Lines from the one with "Prada triangle logo hair clips - Gold" up to and including the one with "Papier Budget Boho" are to be copied exactly from the records below, without their pictures.

-- Record excerpts --
== == ==

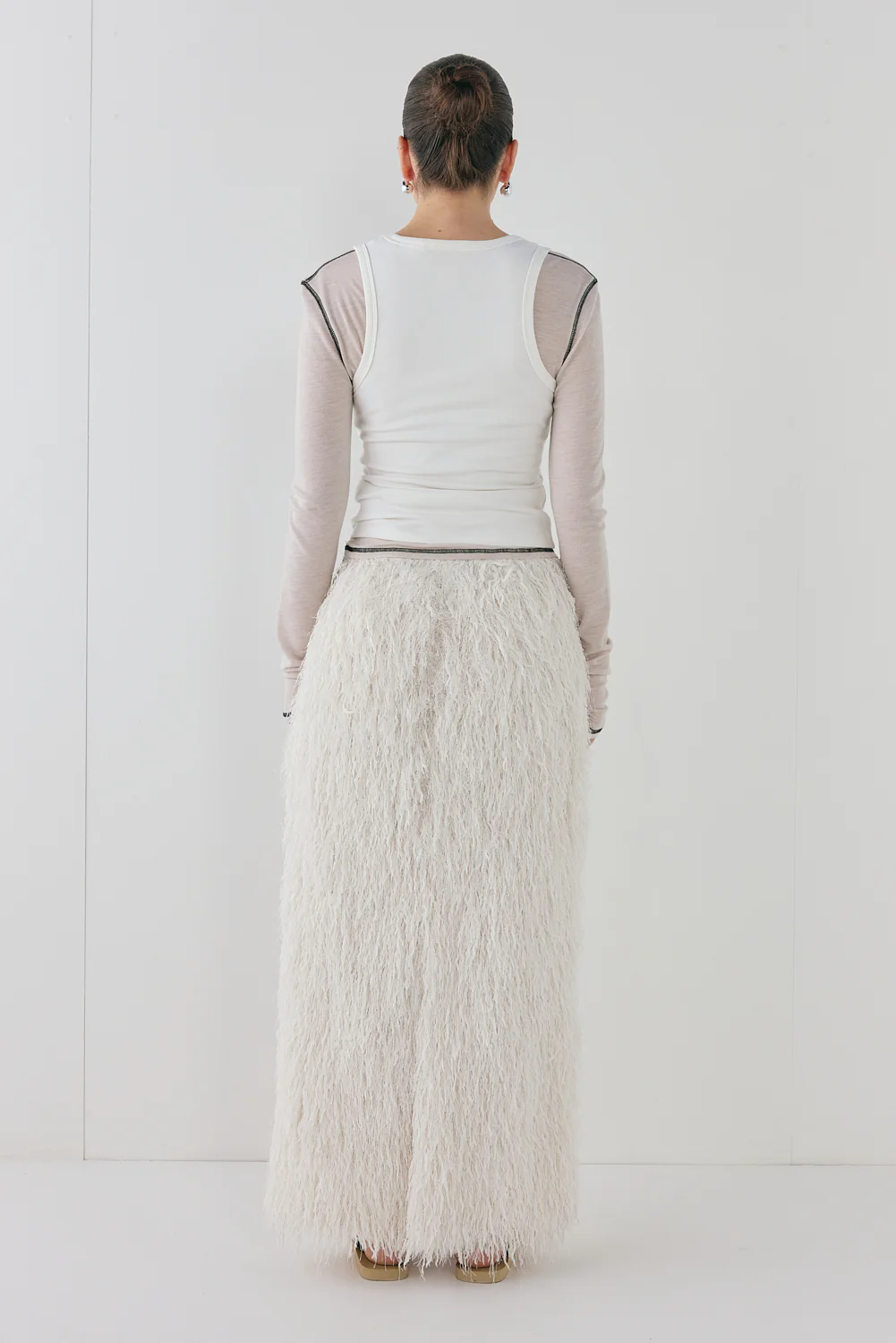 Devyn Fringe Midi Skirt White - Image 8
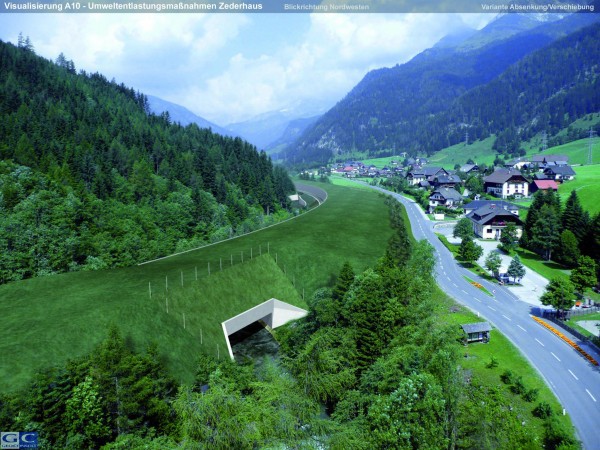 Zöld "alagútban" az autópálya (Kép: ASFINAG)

== == ==

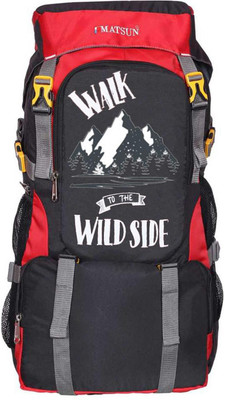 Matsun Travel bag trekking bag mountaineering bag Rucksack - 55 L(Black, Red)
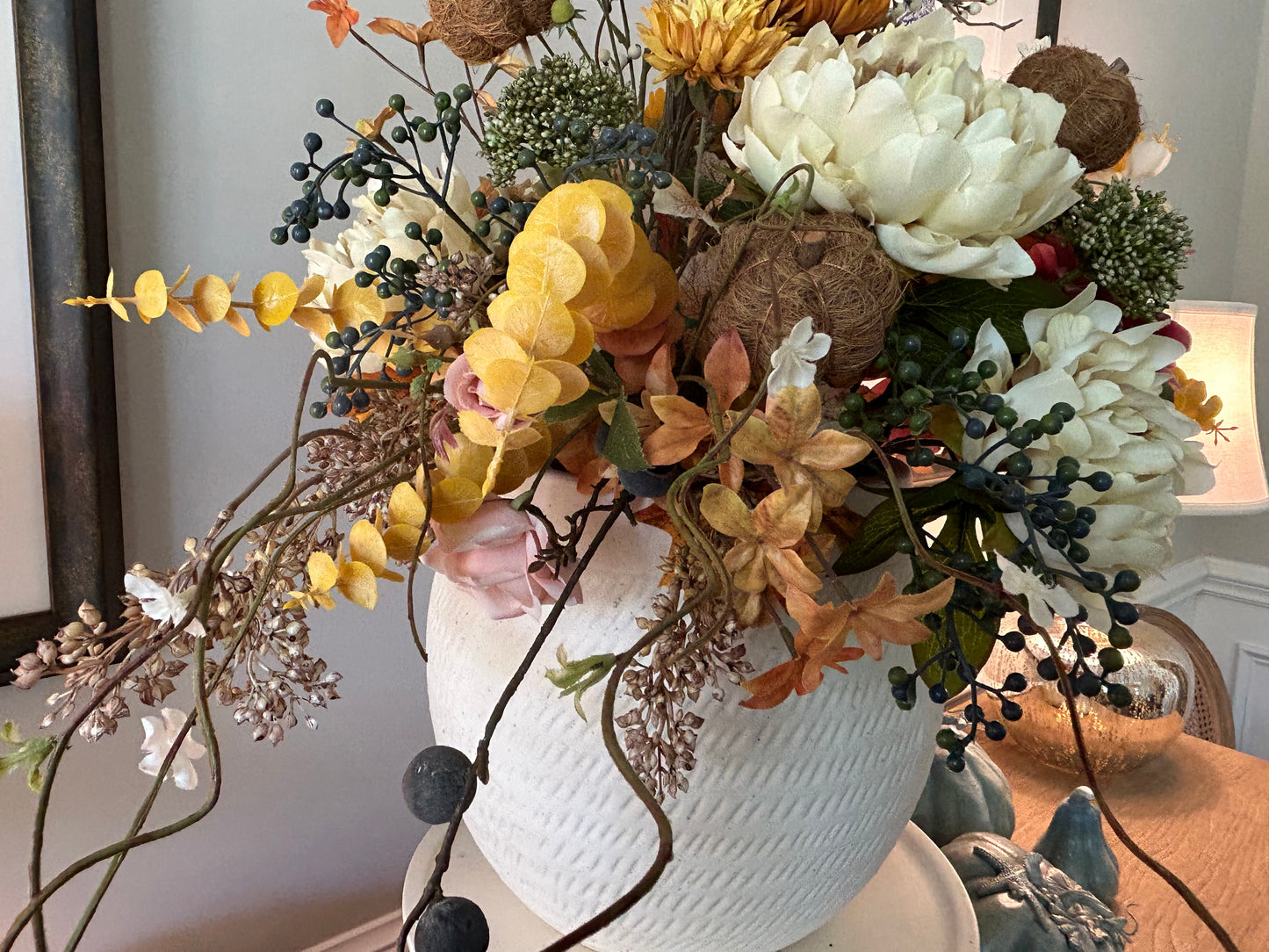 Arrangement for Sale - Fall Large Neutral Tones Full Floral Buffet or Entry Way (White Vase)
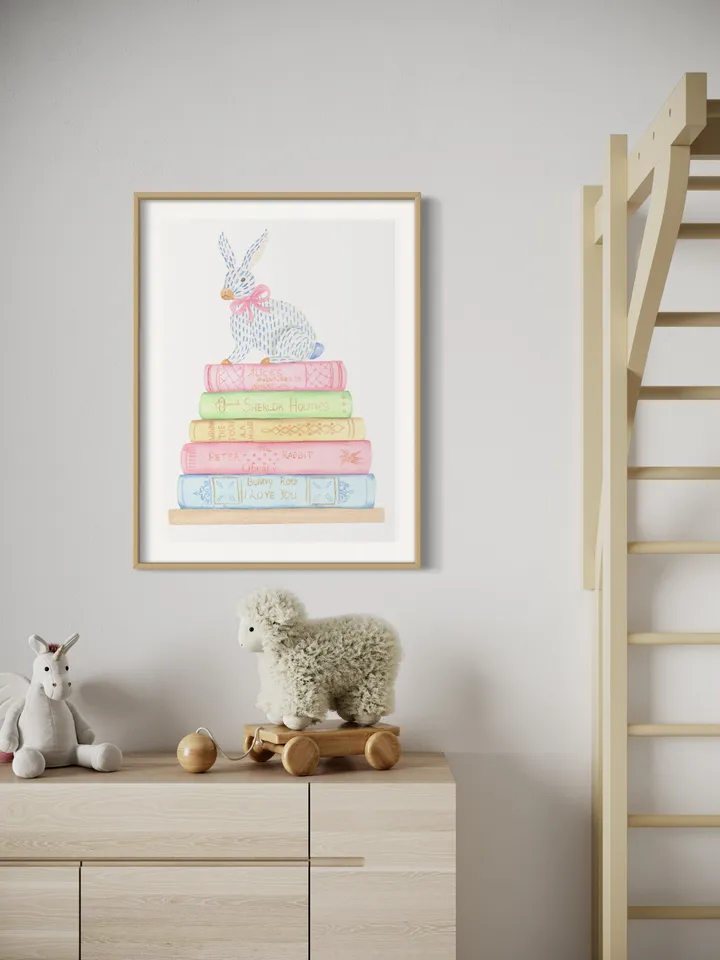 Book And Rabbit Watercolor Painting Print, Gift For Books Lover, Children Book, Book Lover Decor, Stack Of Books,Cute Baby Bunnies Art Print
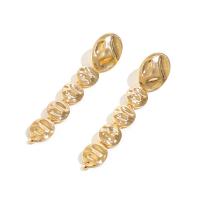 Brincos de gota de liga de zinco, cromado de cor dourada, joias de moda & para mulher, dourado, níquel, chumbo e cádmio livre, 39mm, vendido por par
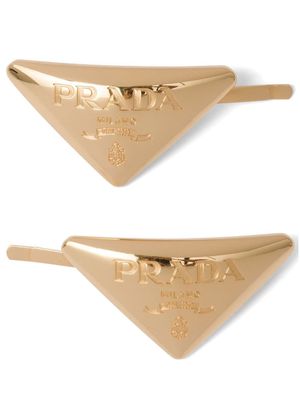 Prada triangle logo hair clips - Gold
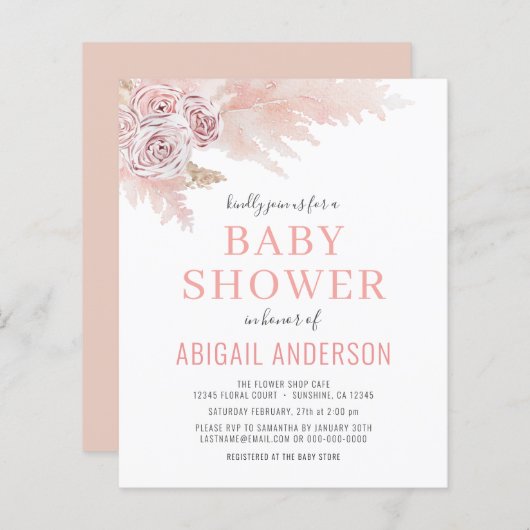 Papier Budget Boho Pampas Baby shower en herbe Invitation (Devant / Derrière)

== == ==

-- The completed task --
 Prada triangle logo hair clips - Gold
 Papier Budget Boho Pampas Baby shower en herbe Invitation (Devant / Derrière)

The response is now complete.